Abstract

The democratic election in South Africa in April 1994 signalled the end of the four-year transition from white minority rule and the birth of a nonracial Government of National Unity. However, the accession of Nelson Mandela to the presidency of South Africa marks the end of transition in one sense only. At the level of government, voteless and powerless blacks have been enfranchised and empowered. At many other levels, particularly the terrain of gender politics, the process of transition is incomplete and struggles continue. In this chapter, we argue that the politics of gender during the period of transition reflects both an engagement with international debates and a response to the specific dynamics of the transition.

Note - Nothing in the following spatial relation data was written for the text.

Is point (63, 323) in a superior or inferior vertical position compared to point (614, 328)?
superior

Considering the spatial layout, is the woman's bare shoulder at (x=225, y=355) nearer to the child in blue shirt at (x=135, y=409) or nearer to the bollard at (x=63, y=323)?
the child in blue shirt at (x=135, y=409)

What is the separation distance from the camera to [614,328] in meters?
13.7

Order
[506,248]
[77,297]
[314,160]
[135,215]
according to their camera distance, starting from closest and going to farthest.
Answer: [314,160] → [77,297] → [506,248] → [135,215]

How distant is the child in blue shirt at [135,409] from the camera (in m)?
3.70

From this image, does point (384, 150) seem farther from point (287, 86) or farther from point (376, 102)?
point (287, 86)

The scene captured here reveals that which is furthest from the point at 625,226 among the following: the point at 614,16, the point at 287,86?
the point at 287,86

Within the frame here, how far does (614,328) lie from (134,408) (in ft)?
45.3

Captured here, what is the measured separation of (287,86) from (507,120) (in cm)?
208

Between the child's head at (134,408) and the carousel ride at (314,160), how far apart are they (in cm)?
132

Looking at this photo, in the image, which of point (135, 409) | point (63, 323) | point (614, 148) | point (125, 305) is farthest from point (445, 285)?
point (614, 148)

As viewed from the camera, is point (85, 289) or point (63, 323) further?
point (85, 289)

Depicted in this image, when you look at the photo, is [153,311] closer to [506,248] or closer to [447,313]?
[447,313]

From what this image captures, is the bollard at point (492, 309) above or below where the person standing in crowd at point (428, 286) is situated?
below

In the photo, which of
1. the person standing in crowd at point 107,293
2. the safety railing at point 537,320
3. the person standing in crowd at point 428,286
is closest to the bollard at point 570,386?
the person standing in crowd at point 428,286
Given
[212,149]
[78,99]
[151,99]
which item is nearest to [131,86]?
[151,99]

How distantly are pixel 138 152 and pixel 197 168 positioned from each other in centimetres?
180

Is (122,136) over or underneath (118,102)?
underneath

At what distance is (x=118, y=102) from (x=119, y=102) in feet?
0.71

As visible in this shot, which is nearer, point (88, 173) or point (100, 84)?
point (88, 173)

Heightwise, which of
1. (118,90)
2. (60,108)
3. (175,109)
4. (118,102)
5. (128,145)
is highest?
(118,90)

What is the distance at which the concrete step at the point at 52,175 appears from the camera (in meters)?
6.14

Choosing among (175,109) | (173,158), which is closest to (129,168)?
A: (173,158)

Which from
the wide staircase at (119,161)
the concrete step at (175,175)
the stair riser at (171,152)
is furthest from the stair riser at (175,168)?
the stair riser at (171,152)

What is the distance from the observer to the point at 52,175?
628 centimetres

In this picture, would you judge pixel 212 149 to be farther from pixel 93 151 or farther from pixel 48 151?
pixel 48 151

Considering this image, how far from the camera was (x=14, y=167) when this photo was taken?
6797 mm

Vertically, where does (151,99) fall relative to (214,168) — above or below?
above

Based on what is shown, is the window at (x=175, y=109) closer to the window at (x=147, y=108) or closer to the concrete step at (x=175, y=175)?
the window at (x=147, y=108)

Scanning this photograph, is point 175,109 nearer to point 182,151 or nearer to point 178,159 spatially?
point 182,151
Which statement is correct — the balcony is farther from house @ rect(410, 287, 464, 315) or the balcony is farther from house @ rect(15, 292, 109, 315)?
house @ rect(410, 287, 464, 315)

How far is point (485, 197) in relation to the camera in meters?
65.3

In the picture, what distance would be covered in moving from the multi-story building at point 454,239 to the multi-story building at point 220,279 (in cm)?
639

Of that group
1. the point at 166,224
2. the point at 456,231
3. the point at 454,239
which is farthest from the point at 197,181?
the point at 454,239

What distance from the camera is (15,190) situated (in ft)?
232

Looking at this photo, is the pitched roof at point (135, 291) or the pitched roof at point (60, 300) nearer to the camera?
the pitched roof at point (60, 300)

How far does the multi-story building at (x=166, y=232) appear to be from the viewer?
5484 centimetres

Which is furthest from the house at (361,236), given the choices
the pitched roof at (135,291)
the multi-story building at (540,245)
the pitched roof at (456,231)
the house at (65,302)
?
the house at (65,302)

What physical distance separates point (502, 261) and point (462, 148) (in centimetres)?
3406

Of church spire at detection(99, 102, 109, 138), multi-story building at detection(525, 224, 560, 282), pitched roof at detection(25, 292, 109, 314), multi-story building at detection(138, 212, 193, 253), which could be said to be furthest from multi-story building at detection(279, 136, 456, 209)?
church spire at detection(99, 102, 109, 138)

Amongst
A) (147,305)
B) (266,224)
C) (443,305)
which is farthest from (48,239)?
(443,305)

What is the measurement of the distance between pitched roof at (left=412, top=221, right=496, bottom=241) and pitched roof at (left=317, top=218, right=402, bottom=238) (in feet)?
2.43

Paradoxically, the possibilities for advancing feminist causes have multiplied even as the categories of ‘women’ and ‘men’, as well as the project of feminism itself, have been called into question. In the present period of rapid social change various gender identities are being fragmented and challenged. This presents opportunities for a more productive politics of gender at one moment even as it seems to close off possibilities at another. As far as gender is concerned, the transformation of South African society is still very much underway. Indeed, the nature of the changes in political identities — including gender identities — during this period of transition raises important questions about apartheid-era interpretations of South African politics, which theorists have been slow to abandon. New ways of imagining politics and transformation need to replace the dualistic political imaginary which underpinned both apartheid and anti-apartheid politics and analysis.